Pandeminin konut ve mimariye etkisi
Barınma; yerleşmek, doğal etkilerden korunmak için yaşam şartlarına uygun bir yere sığınmak anlamına gelmektedir. Barınma kavramının insanlığın var oluşundan beri ön planda tutulduğunu görmekteyiz. İlk insanların mağaraları hem korunma hem de yerleşmek amacı ile seçmeleri, barınma kavramının ilk örneğini göstermektedir. Bu nedenle barınma, günlük yaşamımızla birebir ilişkili olması sebebiyle oldukça önemli bir konudur. Bu kavram ile beraberinde gelen ‘konut’ kavramı ise insanlık tarihinin gelişimi ile beraber gelişip ilerlemiştir. Konut formları günümüze ulaşıncaya dek birçok değişime uğramıştır. Özellikle sanayi devriminden sonra gelişen şehirler ve bu şehirlere göre yapılaşma gereksinimleri konutun ne denli değiştiğini gözler önüne sermektedir. Bu ve dahası değişimlerle konut formları günümüzdeki halini almıştır.
Geçmişten günümüze kadar olan her dönem, kendine özgü özellikler taşıyor. Dönem dönem değişen ekonomi, siyasi ilişkiler, teknolojik gelişimler ve sosyal hayat konut formlarında değişimler yaratıyor.
İçerisinde bulunduğumuz pandemi süreci de bu dönemdeki ve gelecekteki mimariyi etkileyecektir. Sosyal mesafeye büyük önem gösteren ve hassas davranan toplum birçok şeyde olduğu gibi konut ihtiyacında da buna önem göstermektedir. Pandemi süreci geçtikten sonra bile insanlar kolay kolay psikolojik durumu üzerinden atamayacaklardır. Dışarı çıkmaktan tedirgin olan ve evlerinde vakit geçirmeye devam eden büyük bir kitle olacaktır.
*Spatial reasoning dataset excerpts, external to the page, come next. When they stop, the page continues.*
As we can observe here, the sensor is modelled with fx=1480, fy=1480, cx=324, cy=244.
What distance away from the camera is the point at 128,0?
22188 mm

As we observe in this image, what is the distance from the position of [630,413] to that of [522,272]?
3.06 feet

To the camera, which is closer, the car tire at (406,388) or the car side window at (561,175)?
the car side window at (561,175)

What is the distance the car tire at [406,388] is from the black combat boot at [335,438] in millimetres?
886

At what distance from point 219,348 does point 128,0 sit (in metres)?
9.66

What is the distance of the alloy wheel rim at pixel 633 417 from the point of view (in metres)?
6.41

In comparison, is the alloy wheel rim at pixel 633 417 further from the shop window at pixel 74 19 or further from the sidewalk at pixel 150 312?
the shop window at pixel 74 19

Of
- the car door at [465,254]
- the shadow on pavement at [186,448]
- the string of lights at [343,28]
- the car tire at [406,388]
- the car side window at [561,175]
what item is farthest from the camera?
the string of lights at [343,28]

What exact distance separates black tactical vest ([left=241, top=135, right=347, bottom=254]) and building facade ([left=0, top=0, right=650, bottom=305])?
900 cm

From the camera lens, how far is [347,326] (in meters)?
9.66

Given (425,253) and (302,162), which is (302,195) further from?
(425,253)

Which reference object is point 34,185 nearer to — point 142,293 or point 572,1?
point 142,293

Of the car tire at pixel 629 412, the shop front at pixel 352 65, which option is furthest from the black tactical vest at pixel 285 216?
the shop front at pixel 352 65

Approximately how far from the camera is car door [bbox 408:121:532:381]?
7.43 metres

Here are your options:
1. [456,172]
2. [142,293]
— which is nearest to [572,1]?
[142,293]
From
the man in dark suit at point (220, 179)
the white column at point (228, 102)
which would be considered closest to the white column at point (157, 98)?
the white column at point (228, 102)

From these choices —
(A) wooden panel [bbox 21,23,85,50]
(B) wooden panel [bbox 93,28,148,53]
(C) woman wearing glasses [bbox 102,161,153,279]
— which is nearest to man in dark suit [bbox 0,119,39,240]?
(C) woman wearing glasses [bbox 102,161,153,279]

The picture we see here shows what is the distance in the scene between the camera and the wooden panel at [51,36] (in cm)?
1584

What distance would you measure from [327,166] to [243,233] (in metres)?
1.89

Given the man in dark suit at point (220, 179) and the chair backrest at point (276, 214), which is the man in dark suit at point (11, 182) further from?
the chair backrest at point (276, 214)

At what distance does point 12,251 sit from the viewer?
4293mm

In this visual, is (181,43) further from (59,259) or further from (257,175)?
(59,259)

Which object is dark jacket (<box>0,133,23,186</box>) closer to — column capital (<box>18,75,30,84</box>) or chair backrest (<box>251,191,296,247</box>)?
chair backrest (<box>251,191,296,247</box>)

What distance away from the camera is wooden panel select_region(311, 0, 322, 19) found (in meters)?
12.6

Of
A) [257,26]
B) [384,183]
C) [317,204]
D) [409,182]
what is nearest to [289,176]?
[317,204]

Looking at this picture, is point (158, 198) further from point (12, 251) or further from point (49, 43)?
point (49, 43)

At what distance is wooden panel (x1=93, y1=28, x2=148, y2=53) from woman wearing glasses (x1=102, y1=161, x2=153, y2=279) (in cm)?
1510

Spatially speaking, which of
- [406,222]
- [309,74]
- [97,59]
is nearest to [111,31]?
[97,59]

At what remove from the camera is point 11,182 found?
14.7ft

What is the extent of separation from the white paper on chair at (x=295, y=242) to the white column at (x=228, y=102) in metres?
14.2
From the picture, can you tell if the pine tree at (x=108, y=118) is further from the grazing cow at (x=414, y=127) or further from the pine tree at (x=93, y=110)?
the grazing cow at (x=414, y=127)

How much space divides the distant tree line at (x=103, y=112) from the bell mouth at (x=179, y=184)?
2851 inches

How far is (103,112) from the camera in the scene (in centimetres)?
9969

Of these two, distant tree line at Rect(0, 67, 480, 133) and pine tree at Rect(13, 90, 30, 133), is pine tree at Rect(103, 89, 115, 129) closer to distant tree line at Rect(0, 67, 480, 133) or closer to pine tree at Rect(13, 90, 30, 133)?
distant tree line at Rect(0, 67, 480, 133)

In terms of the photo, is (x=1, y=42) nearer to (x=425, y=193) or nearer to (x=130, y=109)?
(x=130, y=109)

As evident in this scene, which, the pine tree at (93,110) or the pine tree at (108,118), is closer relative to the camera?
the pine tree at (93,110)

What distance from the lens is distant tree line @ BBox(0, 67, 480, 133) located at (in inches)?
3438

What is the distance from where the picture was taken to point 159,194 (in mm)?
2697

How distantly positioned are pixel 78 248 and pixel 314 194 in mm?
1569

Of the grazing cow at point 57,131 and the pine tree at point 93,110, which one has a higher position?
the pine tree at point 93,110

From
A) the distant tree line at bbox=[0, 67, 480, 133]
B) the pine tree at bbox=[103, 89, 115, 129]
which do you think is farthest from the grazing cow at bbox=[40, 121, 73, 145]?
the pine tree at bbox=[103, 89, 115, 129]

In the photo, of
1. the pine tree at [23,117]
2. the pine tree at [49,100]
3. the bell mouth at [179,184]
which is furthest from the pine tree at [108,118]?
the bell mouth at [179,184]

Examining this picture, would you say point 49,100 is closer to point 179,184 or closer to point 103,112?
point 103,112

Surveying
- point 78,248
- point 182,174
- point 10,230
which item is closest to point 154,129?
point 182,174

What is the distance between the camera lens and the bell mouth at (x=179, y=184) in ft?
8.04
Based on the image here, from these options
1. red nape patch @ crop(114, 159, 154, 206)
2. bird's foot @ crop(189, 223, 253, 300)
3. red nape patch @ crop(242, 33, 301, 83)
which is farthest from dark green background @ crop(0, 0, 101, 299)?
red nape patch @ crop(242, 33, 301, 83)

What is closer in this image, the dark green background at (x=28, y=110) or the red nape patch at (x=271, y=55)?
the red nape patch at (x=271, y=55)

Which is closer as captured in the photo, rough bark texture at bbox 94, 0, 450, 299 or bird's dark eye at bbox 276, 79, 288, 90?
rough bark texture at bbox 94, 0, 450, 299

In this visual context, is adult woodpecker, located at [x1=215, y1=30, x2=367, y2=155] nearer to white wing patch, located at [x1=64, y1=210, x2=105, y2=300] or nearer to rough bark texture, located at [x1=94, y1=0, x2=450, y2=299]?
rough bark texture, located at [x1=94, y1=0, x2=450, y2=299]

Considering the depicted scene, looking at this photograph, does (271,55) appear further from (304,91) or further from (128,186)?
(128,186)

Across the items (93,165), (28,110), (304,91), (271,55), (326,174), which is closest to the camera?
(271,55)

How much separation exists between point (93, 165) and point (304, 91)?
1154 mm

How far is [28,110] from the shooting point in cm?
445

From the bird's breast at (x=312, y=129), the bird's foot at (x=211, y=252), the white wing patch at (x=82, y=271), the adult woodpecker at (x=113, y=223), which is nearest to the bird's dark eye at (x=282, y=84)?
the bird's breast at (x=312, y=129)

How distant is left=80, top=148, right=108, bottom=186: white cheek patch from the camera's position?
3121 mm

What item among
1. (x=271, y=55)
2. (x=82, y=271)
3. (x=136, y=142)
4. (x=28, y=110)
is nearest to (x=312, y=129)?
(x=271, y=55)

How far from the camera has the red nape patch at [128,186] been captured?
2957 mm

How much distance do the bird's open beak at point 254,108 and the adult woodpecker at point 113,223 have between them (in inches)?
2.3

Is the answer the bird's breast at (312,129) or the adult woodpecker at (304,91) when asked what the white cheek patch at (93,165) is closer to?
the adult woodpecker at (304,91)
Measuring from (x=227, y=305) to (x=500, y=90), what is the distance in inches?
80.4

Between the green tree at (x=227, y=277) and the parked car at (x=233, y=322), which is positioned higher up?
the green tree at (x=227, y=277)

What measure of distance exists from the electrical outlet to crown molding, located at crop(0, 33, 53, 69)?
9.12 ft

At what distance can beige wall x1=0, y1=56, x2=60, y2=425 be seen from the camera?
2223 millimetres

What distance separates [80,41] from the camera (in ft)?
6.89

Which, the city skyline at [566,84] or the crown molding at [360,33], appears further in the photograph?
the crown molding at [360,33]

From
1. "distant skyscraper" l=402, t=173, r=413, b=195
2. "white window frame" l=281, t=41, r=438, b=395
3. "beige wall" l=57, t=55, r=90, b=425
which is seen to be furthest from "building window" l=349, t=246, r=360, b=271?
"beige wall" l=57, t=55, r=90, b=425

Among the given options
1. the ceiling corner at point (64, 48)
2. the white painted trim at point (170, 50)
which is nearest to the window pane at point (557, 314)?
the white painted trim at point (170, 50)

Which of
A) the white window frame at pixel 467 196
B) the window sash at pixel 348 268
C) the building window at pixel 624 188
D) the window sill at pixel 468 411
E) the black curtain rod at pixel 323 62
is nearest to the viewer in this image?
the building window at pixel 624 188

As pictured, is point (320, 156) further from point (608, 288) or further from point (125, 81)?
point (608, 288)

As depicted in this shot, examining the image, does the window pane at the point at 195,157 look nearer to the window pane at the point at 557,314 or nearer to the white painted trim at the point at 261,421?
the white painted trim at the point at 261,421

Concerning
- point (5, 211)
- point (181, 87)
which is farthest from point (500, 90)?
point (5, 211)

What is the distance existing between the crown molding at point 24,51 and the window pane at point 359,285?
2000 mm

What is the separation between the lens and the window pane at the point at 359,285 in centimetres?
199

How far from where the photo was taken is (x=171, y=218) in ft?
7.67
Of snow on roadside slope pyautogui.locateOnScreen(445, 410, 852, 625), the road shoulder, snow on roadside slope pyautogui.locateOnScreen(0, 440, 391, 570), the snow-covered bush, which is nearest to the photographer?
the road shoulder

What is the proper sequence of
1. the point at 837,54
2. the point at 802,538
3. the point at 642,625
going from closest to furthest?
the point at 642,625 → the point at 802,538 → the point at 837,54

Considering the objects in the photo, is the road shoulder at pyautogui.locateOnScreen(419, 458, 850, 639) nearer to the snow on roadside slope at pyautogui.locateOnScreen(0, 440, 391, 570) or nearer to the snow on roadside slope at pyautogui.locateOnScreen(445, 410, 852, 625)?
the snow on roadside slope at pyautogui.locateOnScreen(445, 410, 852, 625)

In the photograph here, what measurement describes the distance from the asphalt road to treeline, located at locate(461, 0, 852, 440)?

Bu durum sonucunda tasarım yapılırken doğa ile ilişkili tasarım yapılması göz önünde olmalıdır. Evlerde geçirilen zamandan keyif alınabilmesi adına balkon, teras, bahçe ve yeşil alan tasarımının önem kazanacağını düşünüyorum.
Pandemi süresince insanlar evlerinde kısıtlandığını düşünüyorlar. Alışkın olduğumuz apartman tarzından ziyade insanların kendini kısıtlanmış hissetmeyeceği, evlerinde zaman geçirmekten sıkılmayacağı açık alanlardan oluşan yapılar tasarlanmalı.
Pandemi süreci konutta büyük etki yarattığı gibi hastane, okul, iş merkezi, alışveriş merkezi, otel, kafe gibi birçok yerde de etkisini gösterdi. Bu süreç öncesinde mekân tasarımları yapılırken insanların sosyalleşebileceği, birbiri ile etkileşim içerisinde olabilecekleri mekânlar tasarlanmaktaydı fakat içerisinde bulunduğumuz süreç bu tasarımların iç mekânlarının değişimine sebep oldu. Bu durumda yapılarda esnek tasarımdan bahsetmek daha doğru olacaktır. Esneklik farklı mekânsal düzenlemelere, değişen ihtiyaçların karşılanabilmesine, kullanım çeşitliliği ve özgürlüğüne olanak sağlamaktadır. Böyle süreçlerde mekânların duruma adaptasyon sağlaması büyük ölçüde önemlidir.
Sonuç olarak bu sürecin ne kadar süreceğini şu an tam olarak bilemesek bile mimari açıdan etkisini bir süre sürdüreceğini söyleyebiliriz ancak bu durum köklü bir değişime sebep olacak kadar uzun sürmeyeceği ön görülse de mimari değişim kaçınılmaz olacaktır.